Reproduce word for word the passage from the analysis of Katherine Mansfield's story "The Fly," starting with "While he is" and going on through "and carry on.".

→ PAGE EXCERPT

----

A Summary and Analysis of Katherine Mansfield’s ‘The Fly’

Literature



By Dr Oliver Tearle (Loughborough University)

‘The Fly’ is not one of the best-known short stories of the New Zealand-born writer Katherine Mansfield (1888-1923), but it is significant for being one of her few stories which deals directly with the First World War. In the story, a man is reminded of the death of his young son in the war, only to become distracted by a fly which has fallen into the inkpot on his desk.

A classic example of Mansfield’s modernist fiction, ‘The Fly’ is about loss, grief, war, and death, among other themes. You can read the story here before proceeding to the summary and analysis of the story below. The story takes around 10 minutes to read.

‘The Fly’: plot summary

The setting of the story is the office of a man referred to simply as ‘the boss’. Old Woodifield is making his weekly social visit to the boss’s office. It becomes clear that Woodifield used to work at the company the boss runs, but after he suffered a stroke, he has taken early retirement and his daughters only let him out of the house once a week for his visit to the company where he used to work.

The two men admire how snug the office is, and the boss thinks how old and near to death Woodifield looks. Woodifield has something he meant to tell his host, but he cannot remember it. To treat his guest and to try to jog his memory, the boss takes out a bottle of rare whisky and pours them both a drink.

Then Woodifield tells the boss that his daughters have recently visited his son’s war grave in Belgium. He mentions that the girls also found the grave of the boss’s son. The boss has not made it over to Belgium to see his son’s grave yet.

After Woodifield has gone, the boss finds himself struggling to grieve for his dead son, who was killed in the war. He reminisces about how much promise the boy had shown, and how well-liked he was at the company, where the boss had been training him up to take it over one day when he, the boss, retired. But then the war had broken out and his son had gone off to fight, and had never come back. He tells Macey, his office messenger, not to allow anyone to disturb him for half an hour.

While he is caught in these reminiscences, examining an old photograph of his son, the boss notices a fly that has fallen into the inkpot on his desk. He fishes it out onto the blotting paper and then takes a drop of ink and drops it over the fly, watching it struggle. He then does the same again, and again, willing the fly to wash itself clean and carry on.

However, when he chances a fourth drop, it proves too much for the fly, which stops moving and dies. The boss throws the fly’s corpse into the waste paper basket and then finds he cannot remember what he was thinking about beforehand. He has forgotten about his son.

‘The Fly’: analysis

Mansfield wrote ‘The Fly’ in February 1922 in Paris, and the story was first published in The Nation and Athenaeum in March of that year. 1922 was a key year for modernist responses to the First World War: T. S. Eliot’s long poem The Waste Land, in many ways a response to the chaos wrought by the war, was published in the same year, as was Virginia Woolf’s Jacob’s Room, in which the title character dies in the war, leaving a grieving mother behind.

More than many of her other stories, ‘The Fly’ draws on Mansfield’s own life and family experiences for its inspiration. Her younger brother, Leslie Beauchamp, aged just 21, had been killed in 1915 during a grenade training drill while serving with the British Expeditionary Force. Like the sons mentioned in ‘The Fly’, Leslie died in Belgium, and like the boss’s son, he had been working at his father’s firm before the outbreak of the war.

----

→ RECORD SET
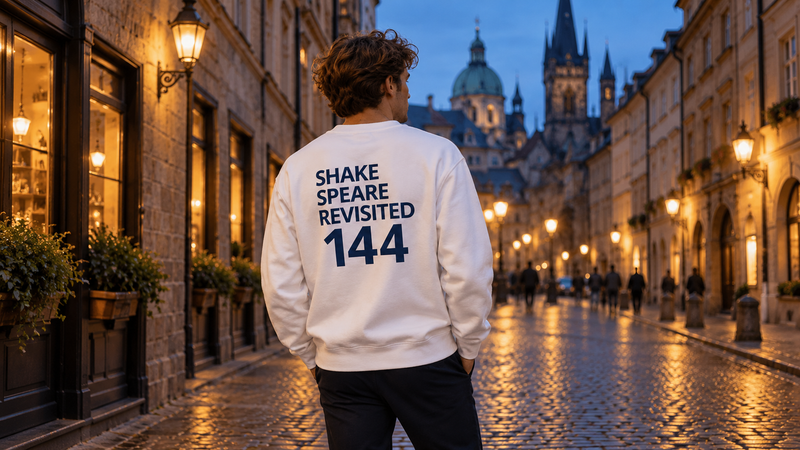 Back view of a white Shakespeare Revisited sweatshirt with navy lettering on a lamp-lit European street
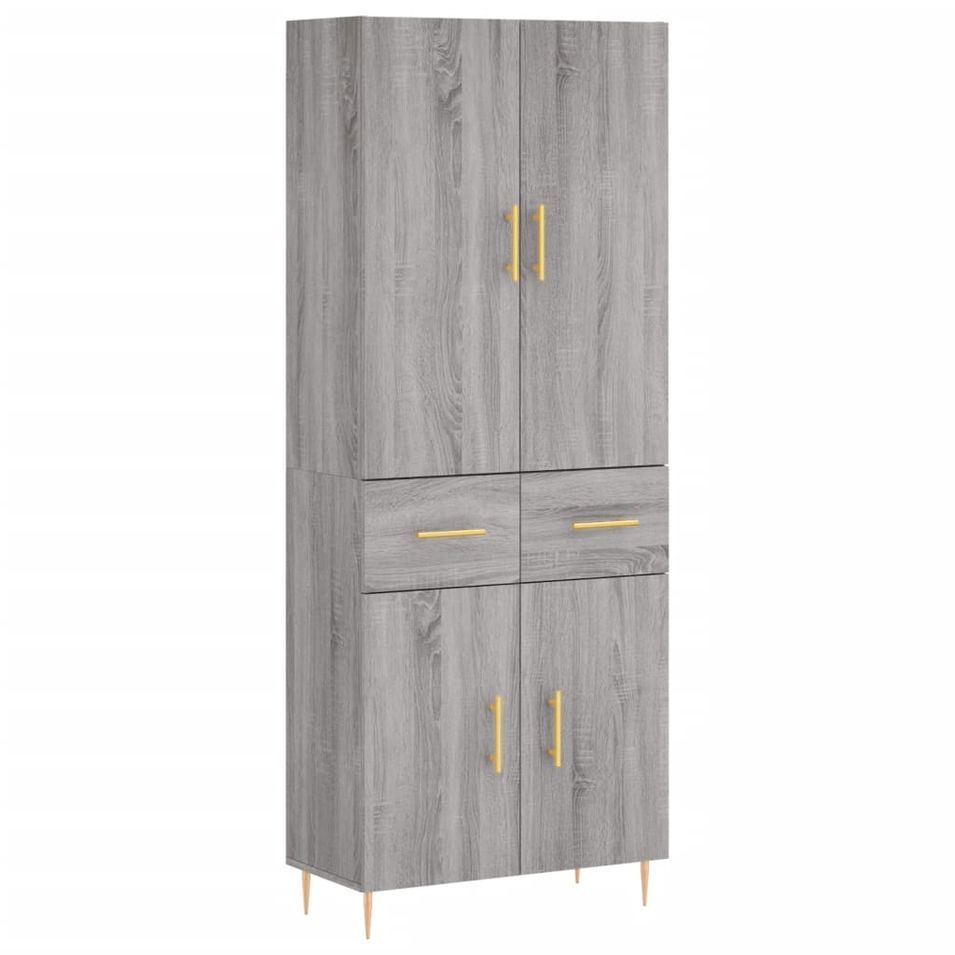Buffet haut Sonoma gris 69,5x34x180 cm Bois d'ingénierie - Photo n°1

----

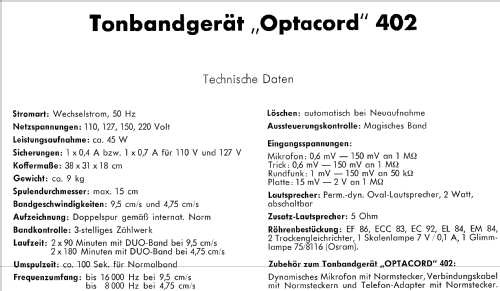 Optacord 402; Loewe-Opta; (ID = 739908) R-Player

----

→ RESPONSE AREA
While he is caught in these reminiscences, examining an old photograph of his son, the boss notices a fly that has fallen into the inkpot on his desk. He fishes it out onto the blotting paper and then takes a drop of ink and drops it over the fly, watching it struggle. He then does the same again, and again, willing the fly to wash itself clean and carry on.